A vendedora começou a falar com cautela.
O colar já estava embrulhado, numa embalagem belíssima.
Mas o homem que havia concordado em pagar já tinha ido embora.
Quem ousa entrar e experimentar joias numa loja de alto padrão geralmente tem posses ou status, e a vendedora, observando que Deise não parecia uma pessoa comum, achou que a venda não estava necessariamente perdida.
Por isso, sua atitude continuava respeitosa.
Além disso, com o pedido aberto e a joia embalada, o cliente costuma sentir-se constrangido em desistir numa hora dessas e acaba comprando mesmo a contragosto.
— Desculpe, não vou levar o colar.
Assim que Deise disse isso, o rosto da vendedora fechou na hora.
Deise compreendia; ninguém fica feliz quando uma venda garantida escapa.
Mas ela realmente não queria tirar do próprio bolso para comprar um colar de mais de um milhão.
Muito menos gastaria esse dinheiro todo só para evitar um constrangimento.
Ela precisava de muito dinheiro para desenvolver novos medicamentos!
Deise virou-se e saiu da joalheria.

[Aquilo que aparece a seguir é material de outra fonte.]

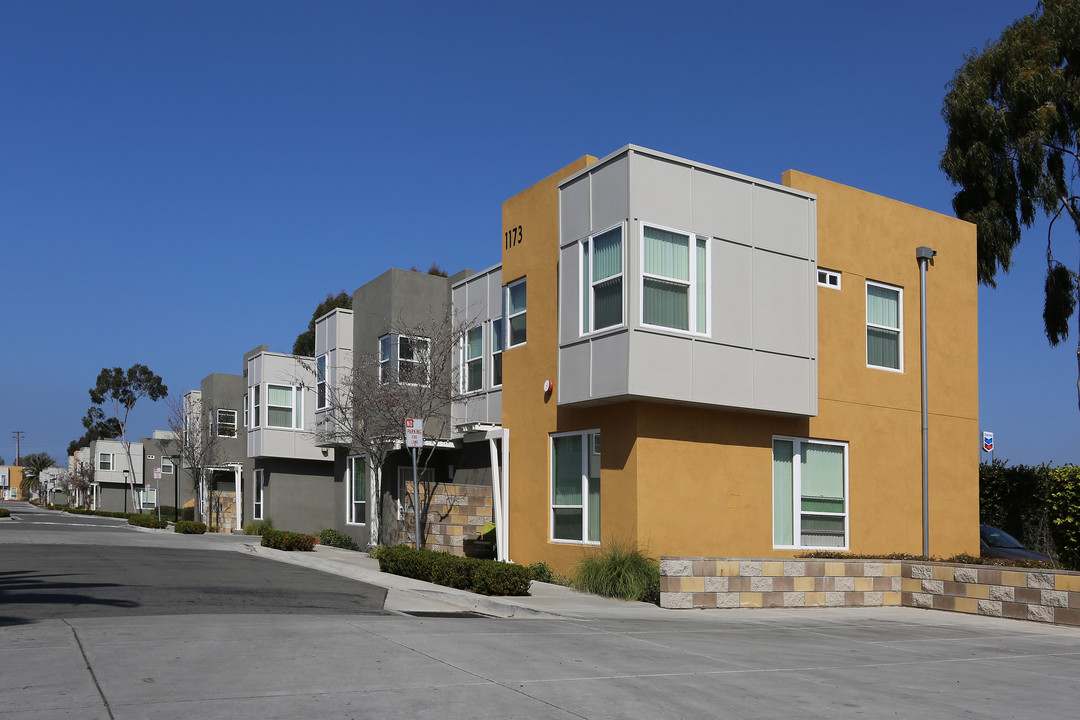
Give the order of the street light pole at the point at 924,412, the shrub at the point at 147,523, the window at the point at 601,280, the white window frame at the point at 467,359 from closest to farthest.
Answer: the window at the point at 601,280 → the street light pole at the point at 924,412 → the white window frame at the point at 467,359 → the shrub at the point at 147,523

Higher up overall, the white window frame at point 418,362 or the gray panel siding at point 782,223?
the gray panel siding at point 782,223

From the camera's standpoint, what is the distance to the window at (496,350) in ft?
71.3

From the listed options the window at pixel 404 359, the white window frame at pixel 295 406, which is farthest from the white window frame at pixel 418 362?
the white window frame at pixel 295 406

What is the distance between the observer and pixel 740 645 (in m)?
10.9

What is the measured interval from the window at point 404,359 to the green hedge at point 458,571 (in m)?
4.64

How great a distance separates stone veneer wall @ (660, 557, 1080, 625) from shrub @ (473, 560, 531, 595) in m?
0.84

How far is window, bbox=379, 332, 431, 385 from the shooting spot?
22.5 m

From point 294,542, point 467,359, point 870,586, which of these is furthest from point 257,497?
point 870,586

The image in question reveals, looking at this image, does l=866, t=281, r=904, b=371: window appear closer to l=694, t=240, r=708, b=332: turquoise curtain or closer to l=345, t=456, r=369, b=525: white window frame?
l=694, t=240, r=708, b=332: turquoise curtain

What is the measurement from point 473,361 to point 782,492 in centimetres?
855

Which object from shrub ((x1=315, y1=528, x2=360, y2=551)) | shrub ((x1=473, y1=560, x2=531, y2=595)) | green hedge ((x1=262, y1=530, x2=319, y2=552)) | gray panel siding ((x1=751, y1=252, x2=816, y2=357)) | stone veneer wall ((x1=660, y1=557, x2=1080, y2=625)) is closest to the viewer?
stone veneer wall ((x1=660, y1=557, x2=1080, y2=625))

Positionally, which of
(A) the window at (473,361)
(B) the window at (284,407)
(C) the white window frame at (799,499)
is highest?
(A) the window at (473,361)

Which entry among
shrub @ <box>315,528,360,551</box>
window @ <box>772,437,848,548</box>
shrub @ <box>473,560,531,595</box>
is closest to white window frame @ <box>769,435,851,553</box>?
window @ <box>772,437,848,548</box>

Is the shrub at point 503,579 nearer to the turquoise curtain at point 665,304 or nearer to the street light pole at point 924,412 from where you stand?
the turquoise curtain at point 665,304
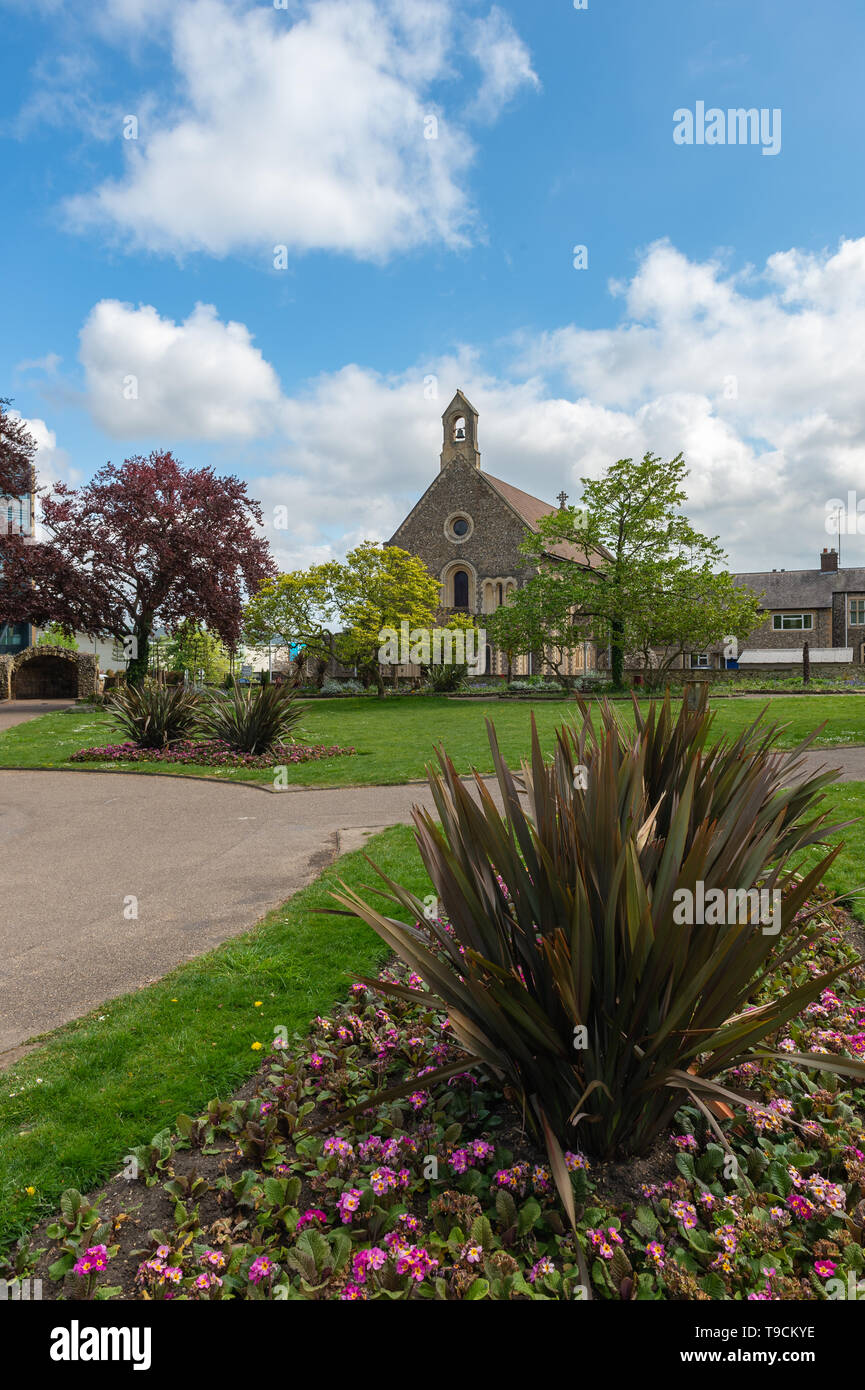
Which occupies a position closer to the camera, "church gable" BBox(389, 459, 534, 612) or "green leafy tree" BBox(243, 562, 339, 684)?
"green leafy tree" BBox(243, 562, 339, 684)

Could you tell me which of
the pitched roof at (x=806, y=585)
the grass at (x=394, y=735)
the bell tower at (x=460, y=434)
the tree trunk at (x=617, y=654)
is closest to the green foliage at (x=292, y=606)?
the grass at (x=394, y=735)

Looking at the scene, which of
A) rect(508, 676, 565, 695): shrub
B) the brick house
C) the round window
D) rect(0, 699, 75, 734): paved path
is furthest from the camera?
the brick house

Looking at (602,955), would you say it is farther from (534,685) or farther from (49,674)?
(49,674)

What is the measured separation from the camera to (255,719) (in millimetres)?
13984

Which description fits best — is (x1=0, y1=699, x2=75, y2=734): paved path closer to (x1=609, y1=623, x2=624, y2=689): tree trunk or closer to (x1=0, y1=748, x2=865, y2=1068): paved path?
(x1=0, y1=748, x2=865, y2=1068): paved path

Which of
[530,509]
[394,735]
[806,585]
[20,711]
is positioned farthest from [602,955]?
[806,585]

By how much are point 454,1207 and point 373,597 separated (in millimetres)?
29917

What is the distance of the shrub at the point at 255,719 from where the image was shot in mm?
Result: 14008

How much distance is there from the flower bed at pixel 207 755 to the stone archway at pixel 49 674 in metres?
22.8

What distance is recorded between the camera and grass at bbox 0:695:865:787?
12125 mm

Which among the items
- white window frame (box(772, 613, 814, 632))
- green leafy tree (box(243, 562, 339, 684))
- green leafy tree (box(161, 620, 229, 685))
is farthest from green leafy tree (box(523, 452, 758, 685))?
white window frame (box(772, 613, 814, 632))

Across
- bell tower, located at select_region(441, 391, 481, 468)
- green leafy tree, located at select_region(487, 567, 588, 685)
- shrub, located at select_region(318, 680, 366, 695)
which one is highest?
bell tower, located at select_region(441, 391, 481, 468)

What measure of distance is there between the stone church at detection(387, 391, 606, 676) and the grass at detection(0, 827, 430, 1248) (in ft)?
134

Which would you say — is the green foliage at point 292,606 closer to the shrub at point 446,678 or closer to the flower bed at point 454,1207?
the shrub at point 446,678
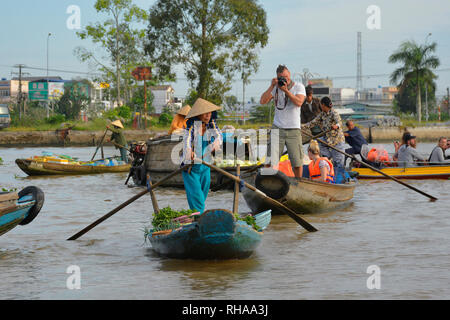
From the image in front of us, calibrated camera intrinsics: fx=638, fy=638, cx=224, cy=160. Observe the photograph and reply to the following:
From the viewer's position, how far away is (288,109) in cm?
987

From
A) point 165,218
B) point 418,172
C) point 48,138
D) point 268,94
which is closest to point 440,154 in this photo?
point 418,172

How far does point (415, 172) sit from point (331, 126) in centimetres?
499

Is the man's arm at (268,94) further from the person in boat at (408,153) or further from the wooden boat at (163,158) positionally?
the person in boat at (408,153)

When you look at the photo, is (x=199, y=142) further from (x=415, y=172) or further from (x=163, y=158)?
(x=415, y=172)

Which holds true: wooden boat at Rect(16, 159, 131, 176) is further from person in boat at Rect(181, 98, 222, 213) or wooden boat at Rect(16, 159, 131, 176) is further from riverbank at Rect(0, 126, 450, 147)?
riverbank at Rect(0, 126, 450, 147)

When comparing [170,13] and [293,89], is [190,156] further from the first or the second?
[170,13]

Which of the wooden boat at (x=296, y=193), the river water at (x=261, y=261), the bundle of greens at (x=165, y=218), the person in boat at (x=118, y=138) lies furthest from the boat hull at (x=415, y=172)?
the bundle of greens at (x=165, y=218)

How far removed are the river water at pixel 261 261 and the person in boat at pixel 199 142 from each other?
2.99 feet

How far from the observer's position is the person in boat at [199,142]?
7531 mm

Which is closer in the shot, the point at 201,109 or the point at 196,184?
the point at 201,109

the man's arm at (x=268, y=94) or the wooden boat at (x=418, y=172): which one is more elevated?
the man's arm at (x=268, y=94)

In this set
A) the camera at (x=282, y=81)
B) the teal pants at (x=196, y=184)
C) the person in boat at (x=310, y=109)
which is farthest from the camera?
the person in boat at (x=310, y=109)

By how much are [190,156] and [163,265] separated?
4.22 feet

Quando estava prestes a sair do shopping, a vendedora correu atrás dela.
Será que vai tentar me extorquir?
O canto da boca de Deise tremeu levemente.
Sendo uma loja de luxo, e como ela não havia deformado a peça nem deixado cair nenhum diamante ao provar, a vendedora não deveria criar caso por causa de comissão.

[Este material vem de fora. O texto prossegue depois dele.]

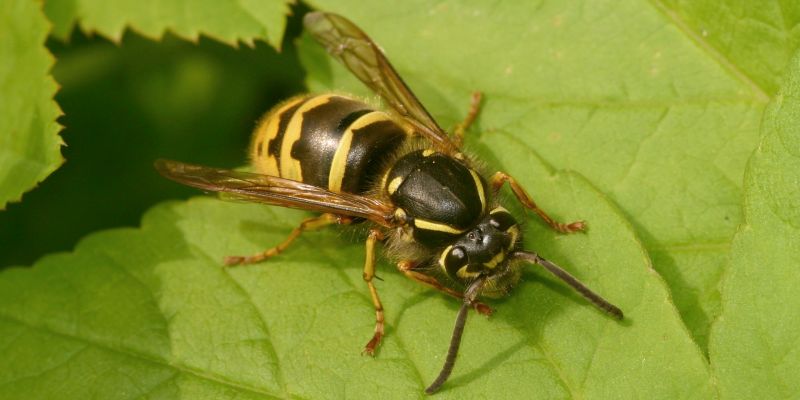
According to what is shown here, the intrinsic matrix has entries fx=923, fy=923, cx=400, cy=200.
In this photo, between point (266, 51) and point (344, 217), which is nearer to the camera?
point (344, 217)

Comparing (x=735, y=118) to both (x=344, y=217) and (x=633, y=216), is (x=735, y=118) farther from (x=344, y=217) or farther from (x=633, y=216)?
(x=344, y=217)

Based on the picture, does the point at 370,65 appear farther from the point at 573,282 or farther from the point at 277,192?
the point at 573,282

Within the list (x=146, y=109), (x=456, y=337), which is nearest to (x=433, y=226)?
(x=456, y=337)

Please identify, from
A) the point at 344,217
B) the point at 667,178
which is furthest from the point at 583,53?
the point at 344,217

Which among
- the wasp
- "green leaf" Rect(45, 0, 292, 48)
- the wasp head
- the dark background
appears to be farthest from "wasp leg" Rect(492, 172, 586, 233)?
the dark background

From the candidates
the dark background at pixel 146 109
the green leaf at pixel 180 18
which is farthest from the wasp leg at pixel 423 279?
the dark background at pixel 146 109

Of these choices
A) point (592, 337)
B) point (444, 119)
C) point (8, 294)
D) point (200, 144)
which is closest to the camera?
point (592, 337)

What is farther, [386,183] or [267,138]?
[267,138]
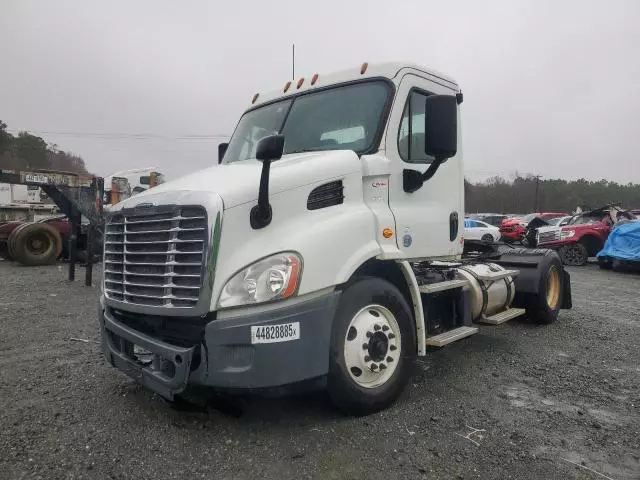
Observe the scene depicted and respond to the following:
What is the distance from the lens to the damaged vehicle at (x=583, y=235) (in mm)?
16000

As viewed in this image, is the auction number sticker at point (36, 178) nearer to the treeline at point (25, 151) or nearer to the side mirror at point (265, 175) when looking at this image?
the side mirror at point (265, 175)

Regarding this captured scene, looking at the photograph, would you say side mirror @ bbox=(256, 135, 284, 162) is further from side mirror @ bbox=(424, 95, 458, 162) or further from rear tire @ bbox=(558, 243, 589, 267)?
rear tire @ bbox=(558, 243, 589, 267)

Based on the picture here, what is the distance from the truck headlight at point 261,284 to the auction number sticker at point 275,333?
0.55 feet

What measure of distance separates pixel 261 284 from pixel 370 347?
3.28ft

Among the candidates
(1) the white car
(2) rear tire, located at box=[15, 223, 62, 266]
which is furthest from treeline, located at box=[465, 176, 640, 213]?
(2) rear tire, located at box=[15, 223, 62, 266]

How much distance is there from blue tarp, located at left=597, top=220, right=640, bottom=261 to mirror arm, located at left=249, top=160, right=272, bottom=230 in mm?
13795

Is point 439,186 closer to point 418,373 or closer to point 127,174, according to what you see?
point 418,373

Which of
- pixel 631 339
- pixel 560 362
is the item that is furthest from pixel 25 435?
pixel 631 339

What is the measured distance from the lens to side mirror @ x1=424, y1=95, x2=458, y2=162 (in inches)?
140

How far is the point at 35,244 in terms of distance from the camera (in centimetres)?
1367

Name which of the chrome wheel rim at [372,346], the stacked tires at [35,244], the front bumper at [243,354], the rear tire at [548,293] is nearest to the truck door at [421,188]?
the chrome wheel rim at [372,346]

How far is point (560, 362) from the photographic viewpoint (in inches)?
195

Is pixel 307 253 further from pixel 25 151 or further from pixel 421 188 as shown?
pixel 25 151

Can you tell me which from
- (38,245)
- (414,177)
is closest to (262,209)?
(414,177)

— Sra. Paiva, por favor, espere!
A vendedora bloqueou o caminho de Deise, ofegante.
Deise ergueu as pálpebras.
Como ela sabia que seu sobrenome era Paiva?

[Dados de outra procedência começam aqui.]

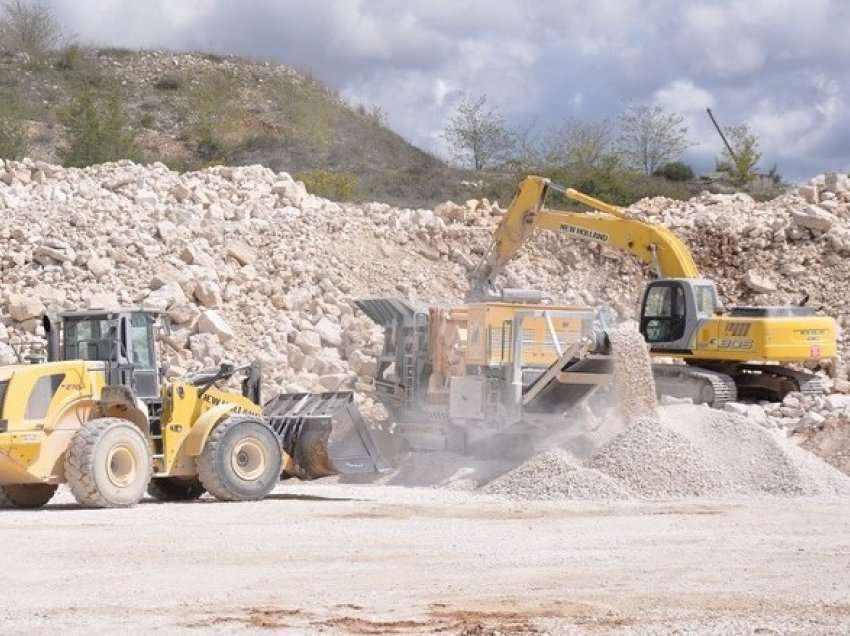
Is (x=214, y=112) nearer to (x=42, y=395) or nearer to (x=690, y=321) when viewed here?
(x=690, y=321)

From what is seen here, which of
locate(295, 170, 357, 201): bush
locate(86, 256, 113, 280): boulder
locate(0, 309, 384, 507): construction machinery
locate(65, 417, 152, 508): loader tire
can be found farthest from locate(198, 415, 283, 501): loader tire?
locate(295, 170, 357, 201): bush

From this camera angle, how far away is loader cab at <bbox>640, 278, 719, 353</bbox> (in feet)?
77.4

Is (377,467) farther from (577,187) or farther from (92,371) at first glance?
(577,187)

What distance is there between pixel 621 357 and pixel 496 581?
8223mm

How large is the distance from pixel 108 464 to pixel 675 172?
127 feet

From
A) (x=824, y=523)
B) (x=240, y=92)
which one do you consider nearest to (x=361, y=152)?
(x=240, y=92)

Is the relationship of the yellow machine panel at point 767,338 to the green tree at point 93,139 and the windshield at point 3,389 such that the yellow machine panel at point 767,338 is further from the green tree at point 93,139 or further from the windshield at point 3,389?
the green tree at point 93,139

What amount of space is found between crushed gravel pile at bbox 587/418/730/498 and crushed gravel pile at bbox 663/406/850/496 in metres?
0.20

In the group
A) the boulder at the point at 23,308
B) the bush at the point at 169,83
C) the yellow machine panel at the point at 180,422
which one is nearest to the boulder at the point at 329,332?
the boulder at the point at 23,308

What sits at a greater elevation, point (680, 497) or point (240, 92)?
point (240, 92)

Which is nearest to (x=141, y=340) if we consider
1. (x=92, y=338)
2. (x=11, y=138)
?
(x=92, y=338)

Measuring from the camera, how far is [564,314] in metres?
19.3

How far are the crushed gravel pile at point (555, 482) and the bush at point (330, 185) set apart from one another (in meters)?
22.6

No mesmo momento, Palmiro já havia chegado de carro à Creche Crescer Juntos.
Ao ver Palmiro chegar, Beatriz, que um segundo antes chorava copiosamente, imediatamente abriu um sorriso entre as lágrimas.
— Tio!
Ela se jogou nos braços de Palmiro, que a ergueu no colo.
— Beatriz, como está sua barriga? Ainda dói? — perguntou Palmiro, nervoso.
— Não dói mais. Assim que o tio chegou, parou de doer tudo.
— Tio, agora que a tia não está aqui, eu queria te chamar de papai... posso?
Olhando para a expressão digna de pena de Beatriz, Palmiro não conseguiu dizer "não".
Mas estavam na porta da creche, e ele temia que alguém ouvisse e entendesse mal.
— Vamos, vamos para o carro.
Palmiro levou Beatriz para o seu Maybach e, sorrindo, disse a ela:
— Agora sim, você pode me chamar de papai.
Beatriz assentiu e olhou para Victória.
A expressão de Victória estava ainda pior do que antes.
Aos olhos de Palmiro, ela era alguém que precisava ser escondida.
A filha dela também precisava ser escondida.
Victória cerrou os dentes em segredo.
Tudo isso era culpa daquela vagabunda da Deise!
— Papai... você pode consolar a mamãe? A mamãe chorou várias vezes nos últimos dias!